The world's first cloned dog Snuppy, right, looks at its puppies at Seoul National University's College of Veterinary Medicine in Seoul, South Korea, Sept. 9, 2008. (AP Photo/Ahn Young-joon)

He was the runt of the litter, half the size of the other puppies, but he was adorable. Something stirred in Amy Vangemert's heart, and she decided he was meant to be with her. She named him Buhner after the Seattle Mariners' right-fielder Jay Buhner and promptly fell madly in love.

"Probably to the point where people would think I'm crazy," she says with a laugh. "And I'm not crazy."

The two were inseparable. As Buhner got older, Vangemert got emotional just thinking about life without him. She adopted a rescue dog named Bella and assumed that she'd get another toy poodle when Buhner died.

Then she saw a segment on "60 Minutes" about pet cloning. The technology once reserved for livestock - Dolly, a cloned domestic sheep, made international headlines when she was born in 1996 - was now available to anyone.

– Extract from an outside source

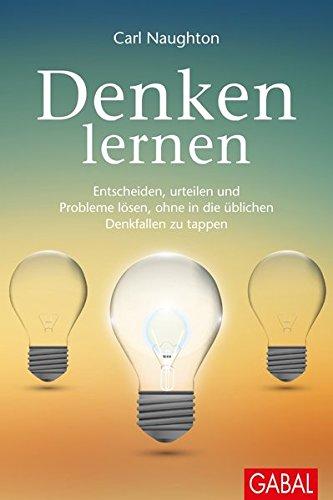 Denken lernen: Entscheiden, urteilen und Probleme lösen, ohne in die üblichen Denkfallen zu tappen (Dein Leben)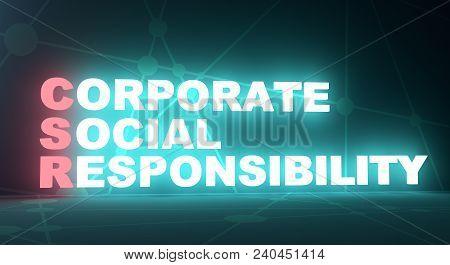 Acronym Csr - Corporate Social Responsibility. Business Conceptual Image. 3d Rendering. Neon Bulb Il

"That is crazy," she told her husband. And expensive: $50,000 to clone a dog. But Vangemert and her husband own a recycling business in Washington state, work long hours and decided it was worth a look. She discovered ViaGen Pets in Texas, just one of two companies in the world cloning dogs and cats.

Today, she's the proud owner of Bella, Buhner - now 14 years old - and his 2-year-old genetic twins: BJ (Buhner Junior) and Ditto.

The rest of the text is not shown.